> **WHAT TO WORK ON**:
Please copy out every line of the material below word for word, leaving the pictures out of your answer.
# # # #
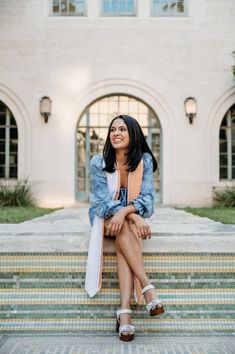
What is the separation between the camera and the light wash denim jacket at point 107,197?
2.85 meters

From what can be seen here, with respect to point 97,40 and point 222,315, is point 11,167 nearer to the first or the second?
point 97,40

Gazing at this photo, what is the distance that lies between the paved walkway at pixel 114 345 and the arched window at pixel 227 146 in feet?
28.5

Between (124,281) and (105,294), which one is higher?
(124,281)

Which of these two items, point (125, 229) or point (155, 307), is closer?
point (155, 307)

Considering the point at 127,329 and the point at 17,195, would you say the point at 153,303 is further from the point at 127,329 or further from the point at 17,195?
the point at 17,195

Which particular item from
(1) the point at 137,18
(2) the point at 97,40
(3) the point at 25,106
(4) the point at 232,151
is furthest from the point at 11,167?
(4) the point at 232,151

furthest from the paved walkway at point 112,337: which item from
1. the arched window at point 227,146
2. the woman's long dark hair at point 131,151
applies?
the arched window at point 227,146

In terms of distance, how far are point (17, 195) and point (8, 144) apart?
1.56 metres

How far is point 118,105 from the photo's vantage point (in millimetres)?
10867

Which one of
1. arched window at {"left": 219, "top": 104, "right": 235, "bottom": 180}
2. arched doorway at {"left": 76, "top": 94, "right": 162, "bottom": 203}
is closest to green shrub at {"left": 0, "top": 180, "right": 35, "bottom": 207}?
arched doorway at {"left": 76, "top": 94, "right": 162, "bottom": 203}

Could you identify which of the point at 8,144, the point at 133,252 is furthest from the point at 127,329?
the point at 8,144

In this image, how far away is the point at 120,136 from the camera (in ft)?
9.93

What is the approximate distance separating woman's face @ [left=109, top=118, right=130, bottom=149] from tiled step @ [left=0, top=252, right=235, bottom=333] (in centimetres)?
82

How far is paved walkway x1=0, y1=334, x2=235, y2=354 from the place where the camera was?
2.38m
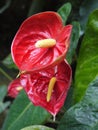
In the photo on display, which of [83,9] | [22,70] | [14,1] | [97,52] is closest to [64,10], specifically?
[83,9]

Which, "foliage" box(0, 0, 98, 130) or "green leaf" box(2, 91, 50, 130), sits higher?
"foliage" box(0, 0, 98, 130)

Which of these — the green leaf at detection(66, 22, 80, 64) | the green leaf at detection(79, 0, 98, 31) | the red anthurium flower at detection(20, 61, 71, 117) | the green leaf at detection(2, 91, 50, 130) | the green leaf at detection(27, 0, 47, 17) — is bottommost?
the green leaf at detection(27, 0, 47, 17)

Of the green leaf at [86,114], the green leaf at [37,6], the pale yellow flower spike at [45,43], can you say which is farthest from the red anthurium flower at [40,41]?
the green leaf at [37,6]

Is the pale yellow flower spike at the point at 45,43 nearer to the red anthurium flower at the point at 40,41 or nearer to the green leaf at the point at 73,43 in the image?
the red anthurium flower at the point at 40,41

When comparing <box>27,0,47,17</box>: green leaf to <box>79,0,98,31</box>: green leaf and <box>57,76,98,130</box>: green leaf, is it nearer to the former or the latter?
<box>79,0,98,31</box>: green leaf

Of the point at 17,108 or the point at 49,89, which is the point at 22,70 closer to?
the point at 49,89

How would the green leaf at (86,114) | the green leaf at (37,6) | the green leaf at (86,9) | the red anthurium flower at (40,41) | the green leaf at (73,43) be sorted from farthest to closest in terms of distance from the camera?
the green leaf at (37,6) < the green leaf at (86,9) < the green leaf at (73,43) < the red anthurium flower at (40,41) < the green leaf at (86,114)

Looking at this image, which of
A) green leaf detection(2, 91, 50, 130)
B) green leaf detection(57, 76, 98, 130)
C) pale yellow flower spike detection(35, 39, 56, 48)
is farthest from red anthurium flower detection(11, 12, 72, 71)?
green leaf detection(2, 91, 50, 130)
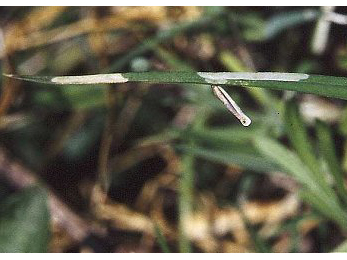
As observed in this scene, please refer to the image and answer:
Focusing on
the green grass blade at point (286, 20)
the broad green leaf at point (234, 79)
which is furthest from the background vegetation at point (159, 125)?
the broad green leaf at point (234, 79)

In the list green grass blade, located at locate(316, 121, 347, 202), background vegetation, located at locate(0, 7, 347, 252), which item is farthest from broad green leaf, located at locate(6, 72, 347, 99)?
background vegetation, located at locate(0, 7, 347, 252)

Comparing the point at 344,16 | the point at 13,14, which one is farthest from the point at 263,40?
the point at 13,14

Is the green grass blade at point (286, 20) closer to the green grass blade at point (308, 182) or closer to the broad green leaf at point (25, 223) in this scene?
the green grass blade at point (308, 182)

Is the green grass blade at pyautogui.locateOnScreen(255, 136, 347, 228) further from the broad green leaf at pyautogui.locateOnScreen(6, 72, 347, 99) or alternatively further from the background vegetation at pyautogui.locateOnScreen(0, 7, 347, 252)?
the broad green leaf at pyautogui.locateOnScreen(6, 72, 347, 99)

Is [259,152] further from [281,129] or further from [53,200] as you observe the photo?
[53,200]

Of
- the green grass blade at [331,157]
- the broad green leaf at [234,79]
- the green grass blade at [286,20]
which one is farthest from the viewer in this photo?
the green grass blade at [286,20]

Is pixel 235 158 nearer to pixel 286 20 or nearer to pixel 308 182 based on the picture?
pixel 308 182

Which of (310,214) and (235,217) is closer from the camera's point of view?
(310,214)
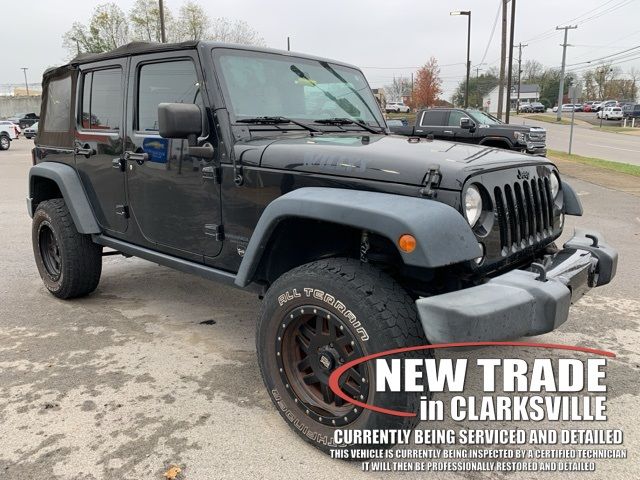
# # # #
> **OUTPUT FOR THIS EXERCISE**:
What is the separation between the camera and the light wash denim jacket at point 107,197?
2.85 meters

From what can be seen here, with respect to point 97,40 and point 222,315, is point 11,167 nearer to the first or the second?
point 97,40

Gazing at this photo, what is the distance that lies between the paved walkway at pixel 114 345 and the arched window at pixel 227 146 in feet?
28.5

Between (124,281) and (105,294), which one is higher?
(124,281)

Which of these two items, point (125, 229) or point (155, 307), is closer?
point (155, 307)

Considering the point at 127,329 and the point at 17,195, would you say the point at 153,303 is further from the point at 127,329 or further from the point at 17,195?
the point at 17,195

Which particular item from
(1) the point at 137,18
(2) the point at 97,40
(3) the point at 25,106
(4) the point at 232,151
is furthest from the point at 11,167?
(4) the point at 232,151

furthest from the paved walkway at point 112,337: which item from
1. the arched window at point 227,146
2. the woman's long dark hair at point 131,151
applies?
the arched window at point 227,146

In terms of distance, how far are point (17, 195) and point (8, 144) apart?
1.56 metres

How far is point 118,105 from the photo's vantage point (in millimetres)?
10867

Which one of
1. arched window at {"left": 219, "top": 104, "right": 235, "bottom": 180}
2. arched doorway at {"left": 76, "top": 94, "right": 162, "bottom": 203}
is closest to green shrub at {"left": 0, "top": 180, "right": 35, "bottom": 207}?
arched doorway at {"left": 76, "top": 94, "right": 162, "bottom": 203}

Could you identify which of the point at 8,144, the point at 133,252 is furthest from the point at 127,329?
the point at 8,144

In this image, how far away is the point at 120,136 from the camera (in ft)?
9.93

What is the approximate distance separating woman's face @ [left=109, top=118, right=130, bottom=149] from tiled step @ [left=0, top=252, right=235, bottom=333] (in centimetres)?
82

How far is paved walkway x1=0, y1=334, x2=235, y2=354 from the place where the camera was?
2.38m
In the photo on display, which of [83,9] | [22,70] | [14,1] | [97,52] is closest to [64,10], specifically?
[83,9]

Which, "foliage" box(0, 0, 98, 130) or "green leaf" box(2, 91, 50, 130), sits higher?
"foliage" box(0, 0, 98, 130)

Which of these — the green leaf at detection(66, 22, 80, 64) | the green leaf at detection(79, 0, 98, 31) | the red anthurium flower at detection(20, 61, 71, 117) | the green leaf at detection(2, 91, 50, 130) | the green leaf at detection(27, 0, 47, 17) — is bottommost?
the green leaf at detection(27, 0, 47, 17)

Of the green leaf at [86,114], the green leaf at [37,6], the pale yellow flower spike at [45,43], can you say which is farthest from the red anthurium flower at [40,41]?
the green leaf at [37,6]

Is the pale yellow flower spike at the point at 45,43 nearer to the red anthurium flower at the point at 40,41 or nearer to the green leaf at the point at 73,43 in the image?
the red anthurium flower at the point at 40,41

When comparing <box>27,0,47,17</box>: green leaf to <box>79,0,98,31</box>: green leaf and <box>57,76,98,130</box>: green leaf, is it nearer to the former or the latter?
<box>79,0,98,31</box>: green leaf

Of the point at 17,108 or the point at 49,89, which is the point at 22,70 closer to?
the point at 49,89

How would the green leaf at (86,114) | the green leaf at (37,6) | the green leaf at (86,9) | the red anthurium flower at (40,41) | the green leaf at (73,43) be sorted from farthest to closest in terms of distance from the camera?
the green leaf at (37,6) < the green leaf at (86,9) < the green leaf at (73,43) < the red anthurium flower at (40,41) < the green leaf at (86,114)

Looking at this image, which of
A) green leaf detection(2, 91, 50, 130)
B) green leaf detection(57, 76, 98, 130)
C) pale yellow flower spike detection(35, 39, 56, 48)
is farthest from red anthurium flower detection(11, 12, 72, 71)?
green leaf detection(2, 91, 50, 130)
As observed in this scene, please refer to the image and answer:
Focusing on
the green grass blade at point (286, 20)
the broad green leaf at point (234, 79)
which is furthest from the background vegetation at point (159, 125)?
the broad green leaf at point (234, 79)

In the list green grass blade, located at locate(316, 121, 347, 202), background vegetation, located at locate(0, 7, 347, 252), which item is farthest from broad green leaf, located at locate(6, 72, 347, 99)?
background vegetation, located at locate(0, 7, 347, 252)

Comparing the point at 344,16 | the point at 13,14, which one is farthest from the point at 263,40?
the point at 13,14

Is the green grass blade at point (286, 20) closer to the green grass blade at point (308, 182) or closer to the broad green leaf at point (25, 223) in this scene?
the green grass blade at point (308, 182)

Is the green grass blade at pyautogui.locateOnScreen(255, 136, 347, 228) further from the broad green leaf at pyautogui.locateOnScreen(6, 72, 347, 99) or alternatively further from the background vegetation at pyautogui.locateOnScreen(0, 7, 347, 252)?
the broad green leaf at pyautogui.locateOnScreen(6, 72, 347, 99)

Is [259,152] further from [281,129] or further from [53,200] as you observe the photo?
[53,200]

Of
- the green grass blade at [331,157]
- the broad green leaf at [234,79]
- the green grass blade at [286,20]
which one is farthest from the viewer in this photo?
the green grass blade at [286,20]

Is pixel 235 158 nearer to pixel 286 20 or nearer to pixel 308 182 based on the picture?
pixel 308 182

Which of (310,214) and (235,217) is closer from the camera's point of view?
(310,214)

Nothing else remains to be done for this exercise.